Maniac wanders for a while, homeless, and finally settles into a replica cabin in the Valley Forge historic park, expecting to freeze or starve to death. But a couple days later, two little boys, Piper and Russell, interrupt his sleep. The boys are attempting to run away to Mexico. Maniac coaxes them home to Two Mills by promising to show them a shortcut to Mexico. But when they reach town, Maniac discovers that the boys are Giant John McNab’s little brothers. After Maniac helps Giant John save face by claiming he’d thrown a pitch that Maniac couldn’t hit, John lets him stay at the McNabs’.

Maniac quickly discovers that the McNab home is filled with trash and neglect. Their father, George, is often drunk, rarely home, and full of paranoid theories about a coming invasion by “the enemy”—the people of the East End. But Maniac stays, feeling compelled to help Piper and Russell by bribing them with pizza and “heroic” feats in exchange for the boys going to school. Their determination to run away reminds him of himself. The boys also remind him of Hester and Lester Beale—but unlike the Beale home, the McNabs’ environment is toxic.

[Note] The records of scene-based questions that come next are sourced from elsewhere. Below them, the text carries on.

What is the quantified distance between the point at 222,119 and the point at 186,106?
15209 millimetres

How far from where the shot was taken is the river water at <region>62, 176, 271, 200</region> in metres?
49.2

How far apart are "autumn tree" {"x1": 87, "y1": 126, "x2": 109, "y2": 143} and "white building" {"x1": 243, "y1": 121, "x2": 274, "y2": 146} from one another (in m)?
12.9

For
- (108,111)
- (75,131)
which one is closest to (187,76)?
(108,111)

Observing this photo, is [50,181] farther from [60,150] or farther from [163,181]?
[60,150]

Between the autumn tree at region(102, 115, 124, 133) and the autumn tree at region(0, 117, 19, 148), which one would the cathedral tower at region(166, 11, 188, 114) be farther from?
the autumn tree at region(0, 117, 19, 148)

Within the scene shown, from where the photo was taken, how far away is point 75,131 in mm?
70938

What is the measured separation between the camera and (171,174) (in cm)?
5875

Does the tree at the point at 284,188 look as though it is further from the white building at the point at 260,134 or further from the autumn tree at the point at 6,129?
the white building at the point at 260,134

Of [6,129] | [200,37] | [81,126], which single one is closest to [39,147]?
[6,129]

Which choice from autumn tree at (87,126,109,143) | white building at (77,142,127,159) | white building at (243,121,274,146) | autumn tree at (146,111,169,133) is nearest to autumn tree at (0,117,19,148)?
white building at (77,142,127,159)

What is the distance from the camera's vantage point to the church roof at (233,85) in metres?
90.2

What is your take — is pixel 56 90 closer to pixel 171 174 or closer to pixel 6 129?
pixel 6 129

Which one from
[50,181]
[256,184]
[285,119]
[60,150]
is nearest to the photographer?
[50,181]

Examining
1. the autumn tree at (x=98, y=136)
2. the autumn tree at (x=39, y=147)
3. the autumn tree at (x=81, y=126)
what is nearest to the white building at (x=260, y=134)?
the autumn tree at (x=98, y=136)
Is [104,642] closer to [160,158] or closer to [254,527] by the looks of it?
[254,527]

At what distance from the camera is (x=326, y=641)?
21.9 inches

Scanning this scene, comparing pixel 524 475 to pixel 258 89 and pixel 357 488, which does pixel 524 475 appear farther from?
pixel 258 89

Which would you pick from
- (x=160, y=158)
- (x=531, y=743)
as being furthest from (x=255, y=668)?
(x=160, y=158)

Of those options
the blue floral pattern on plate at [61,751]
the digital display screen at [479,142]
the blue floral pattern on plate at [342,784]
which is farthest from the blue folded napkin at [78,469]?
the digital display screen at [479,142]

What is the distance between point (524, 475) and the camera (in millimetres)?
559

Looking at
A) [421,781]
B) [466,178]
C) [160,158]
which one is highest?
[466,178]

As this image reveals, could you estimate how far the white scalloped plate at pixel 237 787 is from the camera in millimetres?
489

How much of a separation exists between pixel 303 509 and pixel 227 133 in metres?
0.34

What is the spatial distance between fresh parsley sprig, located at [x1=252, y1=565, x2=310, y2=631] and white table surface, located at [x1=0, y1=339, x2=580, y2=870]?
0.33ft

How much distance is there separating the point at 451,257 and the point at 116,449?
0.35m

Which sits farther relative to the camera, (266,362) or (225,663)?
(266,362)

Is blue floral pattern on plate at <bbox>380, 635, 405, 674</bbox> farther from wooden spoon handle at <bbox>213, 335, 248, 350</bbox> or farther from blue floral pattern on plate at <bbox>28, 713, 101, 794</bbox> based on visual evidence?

Maniac goads Mars Bar Thompson into attending Piper’s birthday party, realizing that racial hostility stems partly from ignorance of one another’s lives. The meeting ends badly, with Mars Bar angrily returning home to the East End and Maniac leaving the McNabs’ for good. However, Maniac and Mars Bar start running into each other during their early morning runs around town, and they wordlessly begin running together. One day, the two come across a crying Piper McNab, telling them that Russell is stuck on the trolley trestle, too scared to move. Maniac, remembering his parents’ deaths in the trolley crash, silently walks away, leaving Mars Bar to save the day.

A couple days later, Mars Bar tracks down Maniac, who’s retreated to the buffalo pen at the zoo. Maniac tells Mars Bar the story of his parents’ deaths. Mars Bar invites Maniac to stay at his house, and when Maniac declines, Mars Bar gets Amanda, who climbs into the buffalo pen and rants at him until Maniac, laughing for the first time in ages, agrees to leave with her. Listening to Amanda grumble, he realizes that he’s finally being called home.